Fig. 7 to 10 compare a unimorph disk with a beam bender and BAHA device. Figure 7 showing the cochlear promontory velocity normalized to apparent electrical power consumption, comparing the present sensor to BAHA efficiency, and showing that for the same level of cochlear vibration, the bender consumes six times more apparent power than BAHA. Fig. 8 shows the electrical power factor Re P/| P | for both devices and shows that the actuator works almost completely capacitively, meaning that a proper impedance matching driver should recover a large fraction of the driving power. Figure 9 illustrates the ideal efficiency (cochlear promontory velocity normalized to effective power consumption) and by this measure the bending actuator exceeds BAHA with almost a tenfold increase in the overall spectrum. Fig. 9 also shows that a larger piezoelectric beam is a more efficient vibrator than a smaller disc, especially at low frequencies below 2000 Hz. This is most likely due to the lower flexural rigidity of the larger beams.
To prove that most of the apparent power can indeed be recovered, a 220mH inductor was placed in parallel with the actuator to cancel the reactive part of its impedance at 2287 Hz. Fig. 10 shows the results: at this frequency, the bender is nearly three times more efficient than BAHA. Thus, with a suitable broadband impedance matching circuit having a small enough form factor to exist in a form useful in a hearing actuator, the bender is a more efficient bone vibrator than current guidance solutions.
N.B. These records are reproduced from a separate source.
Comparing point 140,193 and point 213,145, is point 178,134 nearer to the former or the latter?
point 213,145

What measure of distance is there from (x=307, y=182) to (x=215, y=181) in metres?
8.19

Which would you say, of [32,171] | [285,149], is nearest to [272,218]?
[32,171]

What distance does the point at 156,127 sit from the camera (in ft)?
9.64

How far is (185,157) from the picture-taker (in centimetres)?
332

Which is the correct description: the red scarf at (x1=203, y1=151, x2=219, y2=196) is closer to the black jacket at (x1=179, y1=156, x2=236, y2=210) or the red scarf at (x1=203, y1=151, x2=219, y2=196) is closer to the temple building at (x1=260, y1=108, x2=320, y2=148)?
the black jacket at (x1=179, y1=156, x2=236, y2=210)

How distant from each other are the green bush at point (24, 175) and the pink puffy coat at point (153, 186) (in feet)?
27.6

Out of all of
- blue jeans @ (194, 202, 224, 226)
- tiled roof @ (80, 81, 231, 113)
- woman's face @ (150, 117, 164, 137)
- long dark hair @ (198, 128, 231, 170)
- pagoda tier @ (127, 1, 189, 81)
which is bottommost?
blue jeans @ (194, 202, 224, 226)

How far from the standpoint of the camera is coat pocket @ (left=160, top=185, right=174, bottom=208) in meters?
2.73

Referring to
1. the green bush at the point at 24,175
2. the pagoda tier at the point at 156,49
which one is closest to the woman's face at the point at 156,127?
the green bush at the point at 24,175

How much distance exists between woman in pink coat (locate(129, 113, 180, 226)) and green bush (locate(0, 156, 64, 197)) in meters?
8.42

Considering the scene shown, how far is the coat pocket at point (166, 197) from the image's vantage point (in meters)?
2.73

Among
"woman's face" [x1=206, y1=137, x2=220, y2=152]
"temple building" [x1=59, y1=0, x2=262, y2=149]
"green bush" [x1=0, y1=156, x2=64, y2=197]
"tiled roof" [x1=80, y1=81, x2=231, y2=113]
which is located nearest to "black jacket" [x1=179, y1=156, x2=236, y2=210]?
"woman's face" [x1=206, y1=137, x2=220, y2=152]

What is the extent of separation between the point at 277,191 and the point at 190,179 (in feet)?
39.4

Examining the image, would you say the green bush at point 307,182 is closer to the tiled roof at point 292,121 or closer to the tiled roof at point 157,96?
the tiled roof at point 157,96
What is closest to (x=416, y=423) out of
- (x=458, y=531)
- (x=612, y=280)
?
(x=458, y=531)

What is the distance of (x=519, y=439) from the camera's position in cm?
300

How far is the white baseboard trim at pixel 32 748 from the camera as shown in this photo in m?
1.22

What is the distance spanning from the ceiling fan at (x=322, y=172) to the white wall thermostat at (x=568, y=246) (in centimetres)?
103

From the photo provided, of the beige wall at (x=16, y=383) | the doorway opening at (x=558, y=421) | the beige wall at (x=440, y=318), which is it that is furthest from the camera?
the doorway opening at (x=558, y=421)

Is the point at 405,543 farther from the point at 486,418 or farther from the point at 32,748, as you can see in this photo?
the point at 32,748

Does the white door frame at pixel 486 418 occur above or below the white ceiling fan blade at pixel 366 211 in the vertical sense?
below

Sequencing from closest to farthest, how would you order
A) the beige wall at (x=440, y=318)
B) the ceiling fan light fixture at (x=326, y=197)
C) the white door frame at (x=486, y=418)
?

In attaching the actuator to the skull, a rigid coupling that can effectively transmit the bending moment from the bender to the skull is preferred. For example, two adhesives commonly used in biomedical applications, cyanoacrylate adhesives and bone cement, may be used. For this experiment, a cyanoacrylate adhesive was applied as a thin layer to a brass shim and pressed against the mastoid promontory of a preserved head for 5 minutes. Two hours were allowed to set before the measurement was made. Bone cement produced by mixing Polymethylmethacrylate (PMMA) powder with liquid Methyl Methacrylate (MMA) in a 2 to 1 ratio. The wet mixture was applied to a brass shim and pressed against the papilla for 5 minutes. A setting of 2 hours was allowed before the measurement was made. Figure 11 compares the efficiencies obtained with different methods of attaching the bender to preserved skull. For this application, cyanoacrylate adhesives appear to be better coupling materials than bone cement. This is believed to be because the cyanoacrylate adhesive layer is thinner than the bone cement, which is caused by the 100 micron size of the cement particles. By comparison, cyanoacrylate adhesive layers can be made thinner than 10 microns. A thick coupling layer between the actuator and the bone results in increased stress of the coupling layer and less stress of the bone. It should be noted that when implanted in a living human, osseointegration plays an important role in strengthening the metal shim surface if the shim layer is made of or coated with titanium. Titanium screws may also be used to secure the bender to the skull either alone or in combination with an adhesive.
The above-described embodiments of the present invention are intended to be examples only. Alterations, modifications and variations may be effected to the particular embodiments by those of skill in the art without departing from the scope of the invention, which is defined solely by the claims appended hereto.